::: Raw data

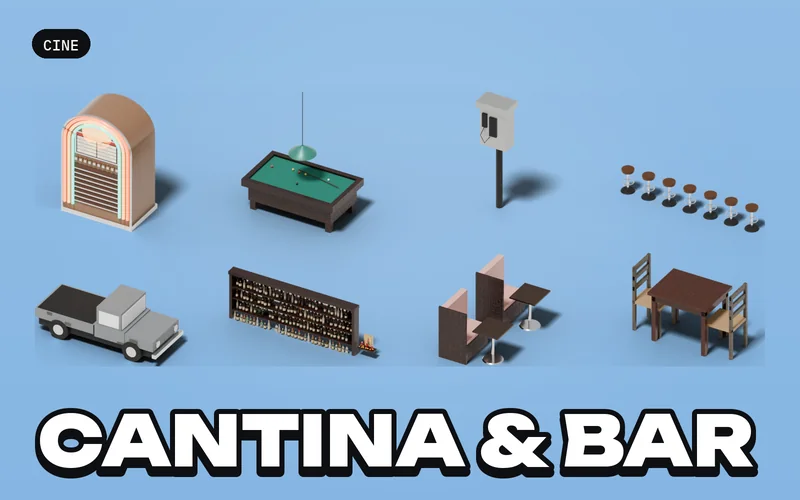 Cine: Cantina & Bar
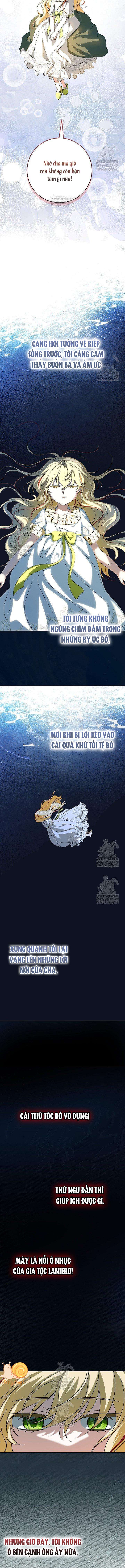 Nàng Chim Được Dinh Thự Sói Yêu Thương Chap 62 - Trang 2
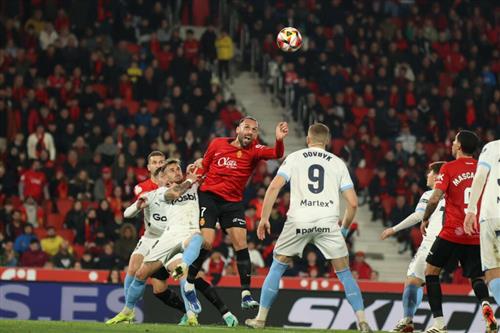 Майорка против Жироны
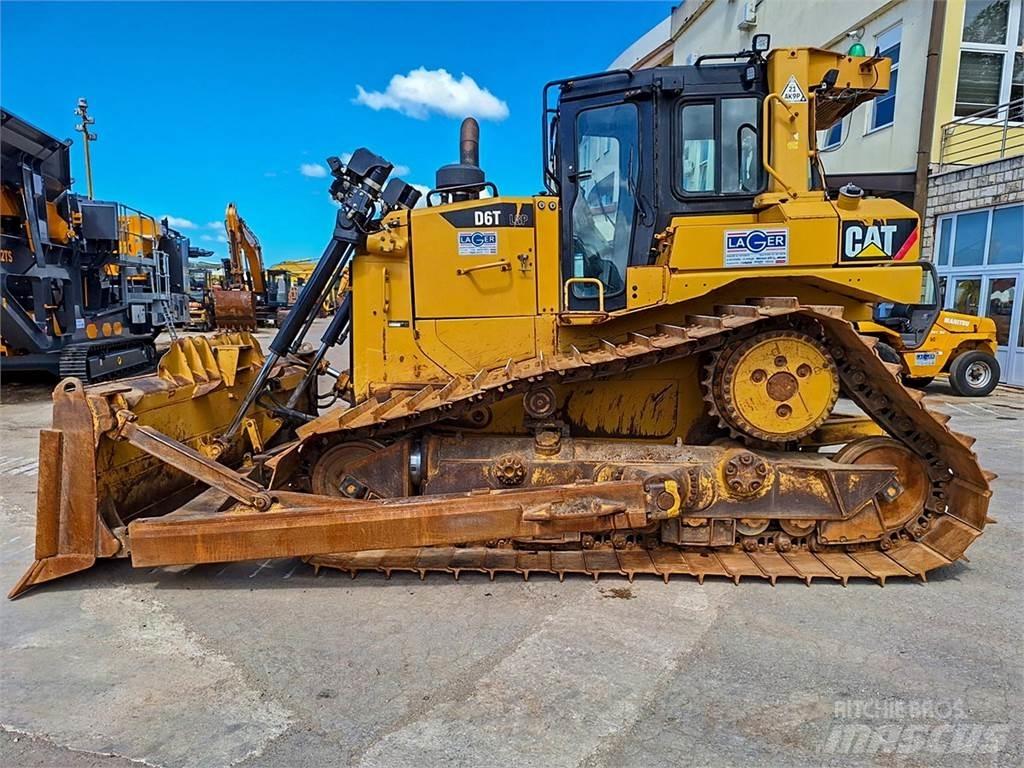 CAT D6T 履带式推土机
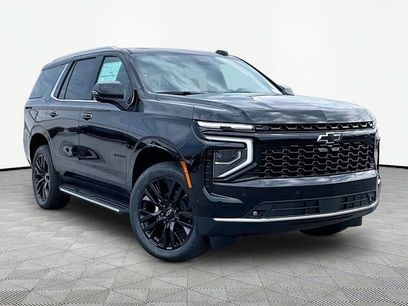 New 2026 Chevrolet Tahoe Premier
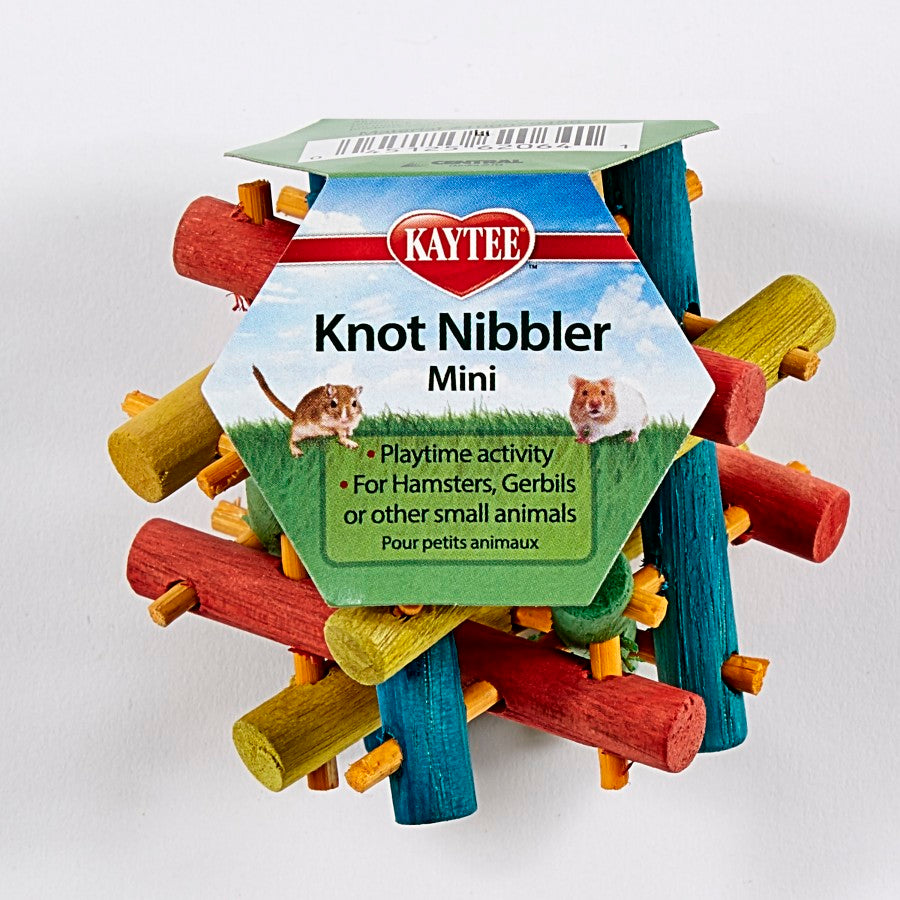 NUT KNOT NIBBLER MINI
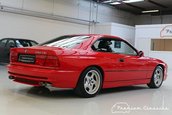 BMW 850 CSi cu 205 mii km la bord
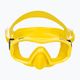 Maschera subacquea per bambini Mares Blenny giallo 2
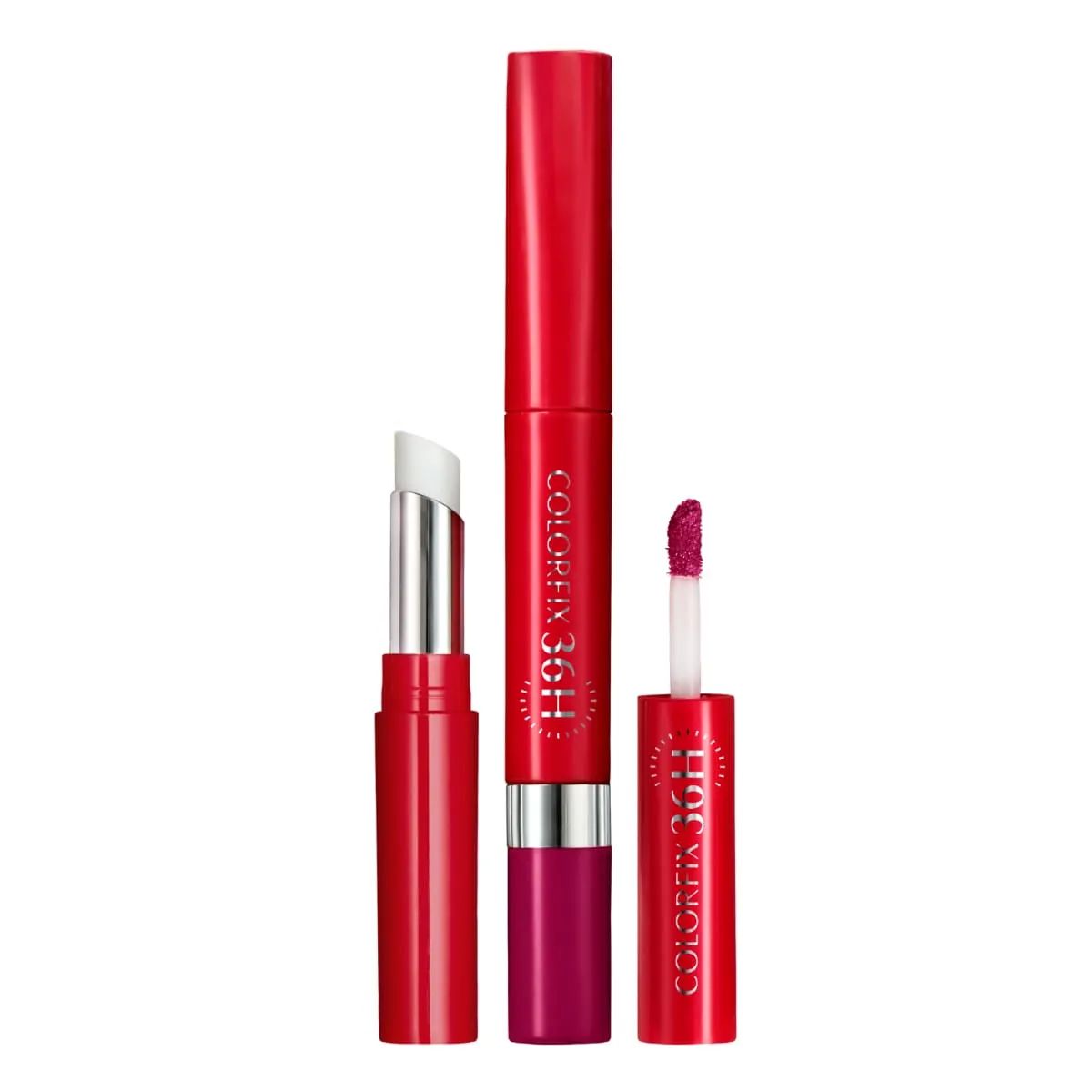 ESIKA - Labial Colorfix Duo Tattoo 36 H Esika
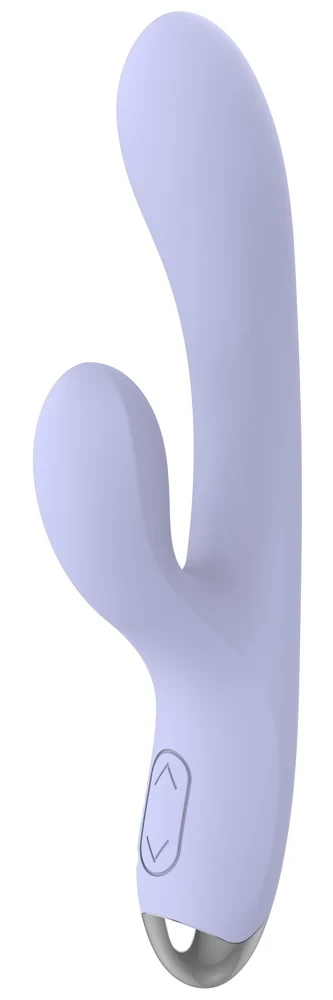 RIVANO gebogen rabbit vibrator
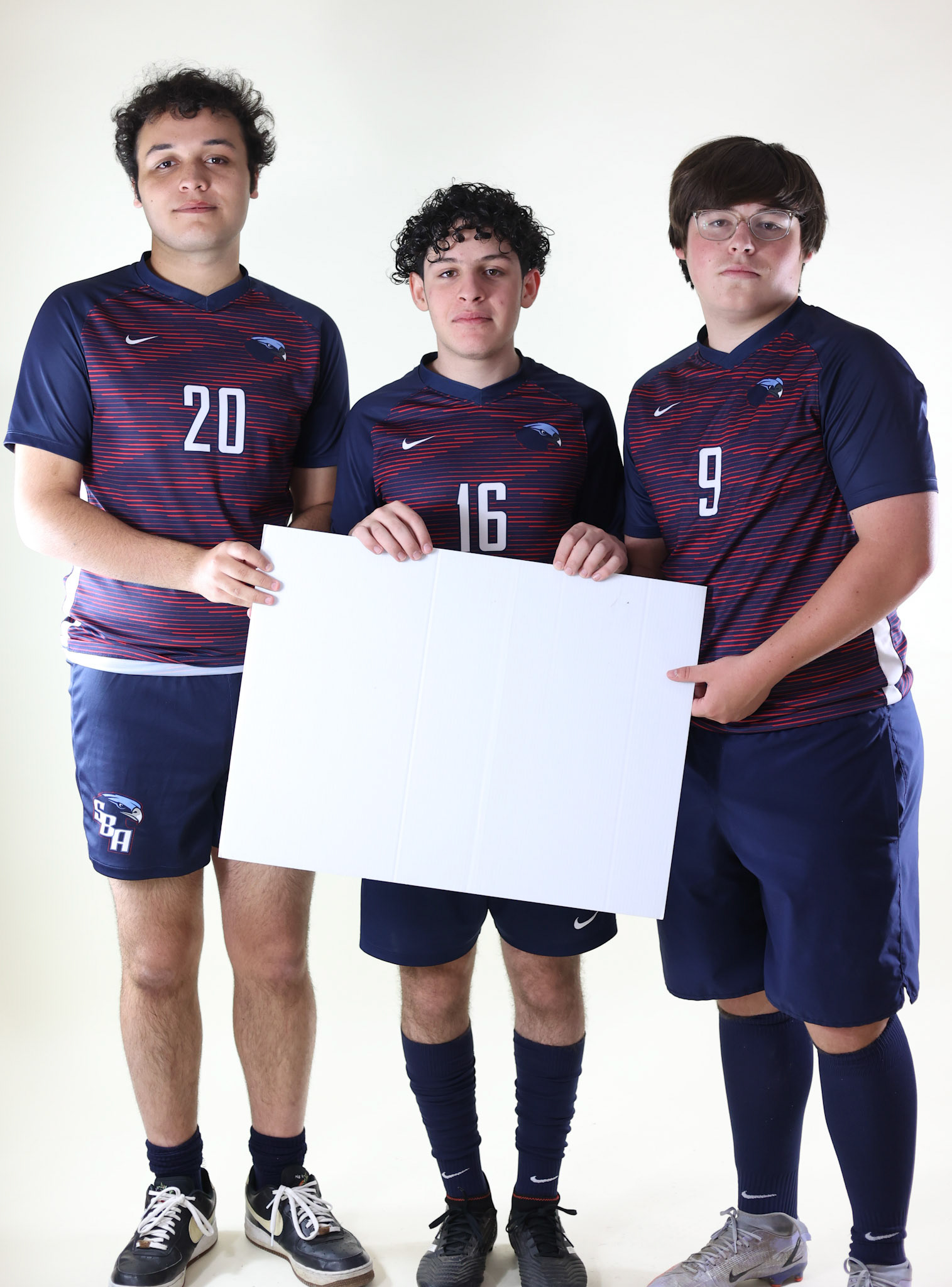 St. Benedict Soccer Media Day 2022 at St. Benedict at Auburndale High School in Memphis, TN on March 20, 2022 (Ryan Beatty/SBA)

::::::

Copy out the text of all eleven rows above word for word, leaving the pictures out.

Written reply:
 Cine: Cantina & Bar
 Nàng Chim Được Dinh Thự Sói Yêu Thương Chap 62 - Trang 2
 Майорка против Жироны
 CAT D6T 履带式推土机
 New 2026 Chevrolet Tahoe Premier
 NUT KNOT NIBBLER MINI
 BMW 850 CSi cu 205 mii km la bord
 Maschera subacquea per bambini Mares Blenny giallo 2
 ESIKA - Labial Colorfix Duo Tattoo 36 H Esika
 RIVANO gebogen rabbit vibrator
 St. Benedict Soccer Media Day 2022 at St. Benedict at Auburndale High School in Memphis, TN on March 20, 2022 (Ryan Beatty/SBA)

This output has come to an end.